Ballantyne noted that the Free Ports concept had recently been much debated. Ballantyne said that this would probably not in itself solve some of the immediate cross border challenges arising from Brexit but that there were some ports, such as Milford Haven, Teesport and others, where there could be interest.

He said that the British Ports Association had written to UK finance minister Philip Hammond this week, outlining its vision for UK ports to be granted a special status which would enable them to facilitate and accommodate development, enterprise and regional growth.

Ballantyne said that the vision was for “a new pro-growth and trade initiative where UK ports are designated as ‘Port Development and Enterprise Zones’, encouraging regional and coastal development and boosting trade”. He said that, within such zones, trade and industrial activity could be incentivized by favourable business, tax and planning conditions.

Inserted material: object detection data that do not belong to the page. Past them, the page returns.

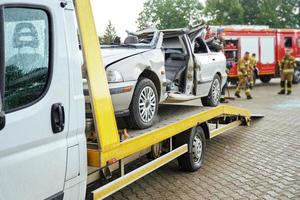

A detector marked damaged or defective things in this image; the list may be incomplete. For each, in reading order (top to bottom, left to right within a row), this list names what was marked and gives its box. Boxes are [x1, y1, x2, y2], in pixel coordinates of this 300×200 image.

crumpled hood [101, 48, 149, 67]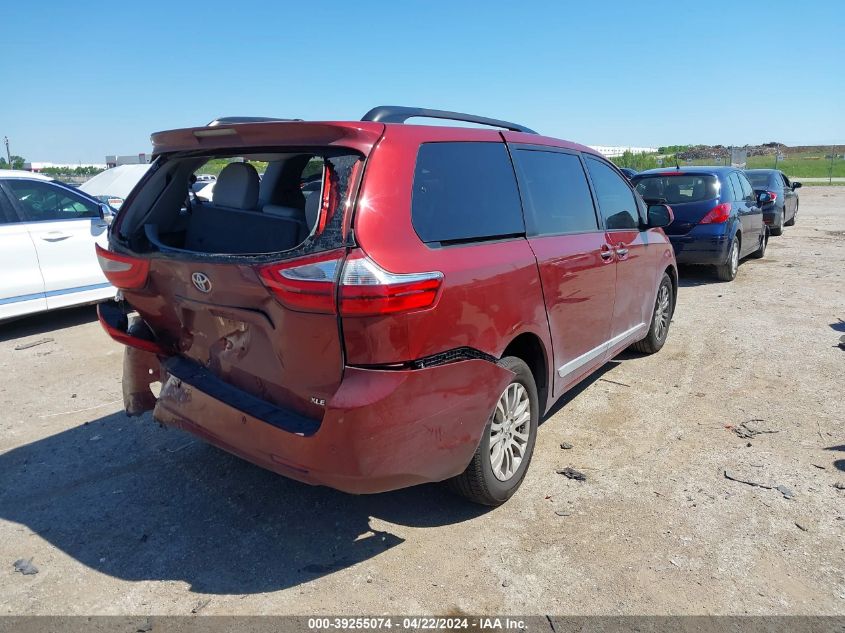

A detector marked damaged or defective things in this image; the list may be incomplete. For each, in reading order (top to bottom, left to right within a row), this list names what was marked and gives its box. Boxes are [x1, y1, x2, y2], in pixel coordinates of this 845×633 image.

damaged rear bumper [123, 340, 516, 494]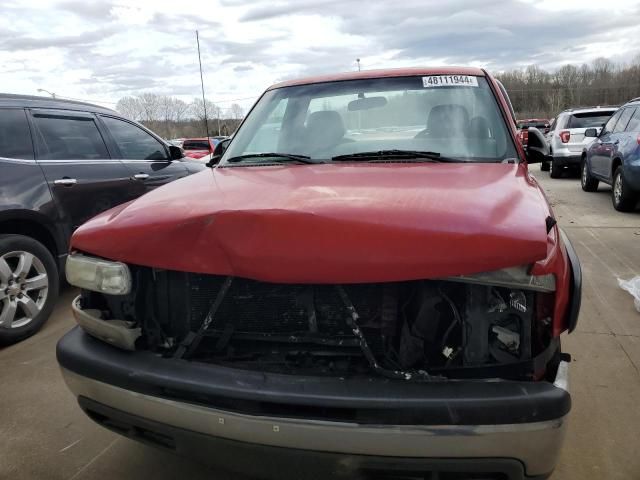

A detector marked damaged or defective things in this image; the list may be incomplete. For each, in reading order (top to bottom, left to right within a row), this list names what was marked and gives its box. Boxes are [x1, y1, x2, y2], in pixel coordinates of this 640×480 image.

crumpled hood [71, 163, 552, 284]
collision damage [57, 67, 580, 480]
damaged red truck [58, 67, 580, 480]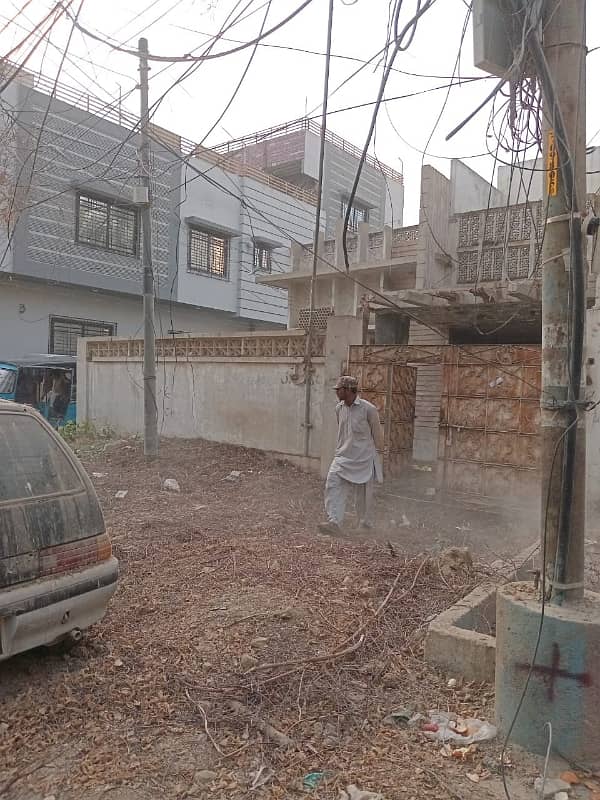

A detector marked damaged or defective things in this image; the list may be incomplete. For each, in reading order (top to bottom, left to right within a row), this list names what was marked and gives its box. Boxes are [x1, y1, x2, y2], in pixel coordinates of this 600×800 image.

rusty metal gate [346, 344, 418, 476]
rusty metal gate [438, 346, 540, 504]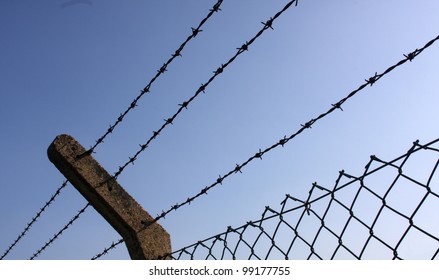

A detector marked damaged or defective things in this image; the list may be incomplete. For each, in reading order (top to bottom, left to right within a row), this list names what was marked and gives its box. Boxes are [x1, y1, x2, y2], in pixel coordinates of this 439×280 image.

rusty wire [0, 0, 223, 260]
rusty wire [92, 32, 439, 258]
rusty wire [170, 138, 439, 260]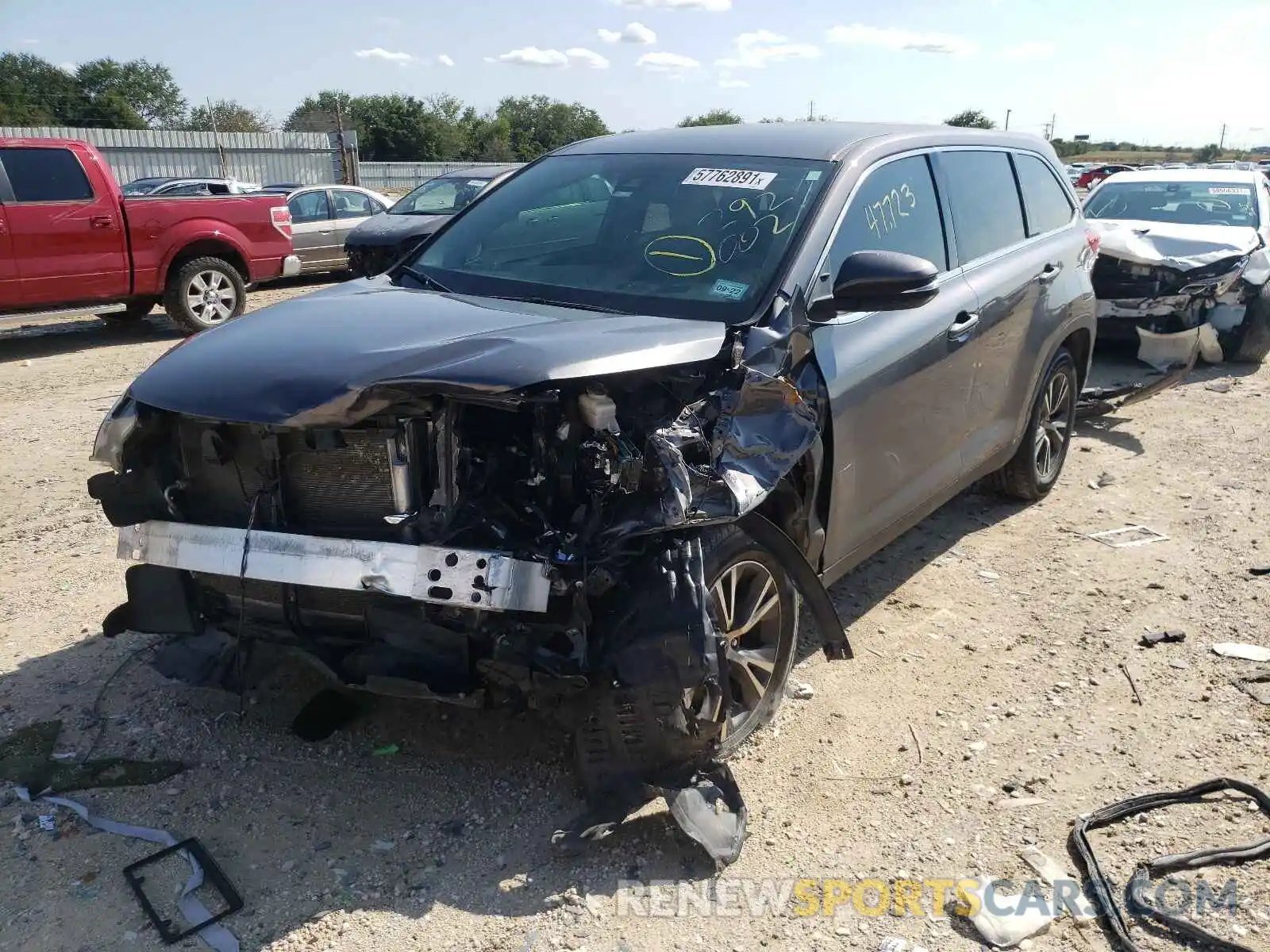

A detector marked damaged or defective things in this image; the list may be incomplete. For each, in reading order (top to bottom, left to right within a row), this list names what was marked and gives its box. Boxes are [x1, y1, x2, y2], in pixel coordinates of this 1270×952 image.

He said that this was wider than Free Ports itself and could cover ports, tenants and the clusters of businesses around port locations, providing significant levels of employment in often deprived regions.

Whilst Free Port status might not be suitable for all ports and would certainly not provide a Brexit solution for gateway ports, Ballantyne said that the UK government needed to examine how this might work in the future. “It also remains unclear if the terms of any Brexit departure deal would even allow free ports as they may cause competition and state aide challenges”, he concluded.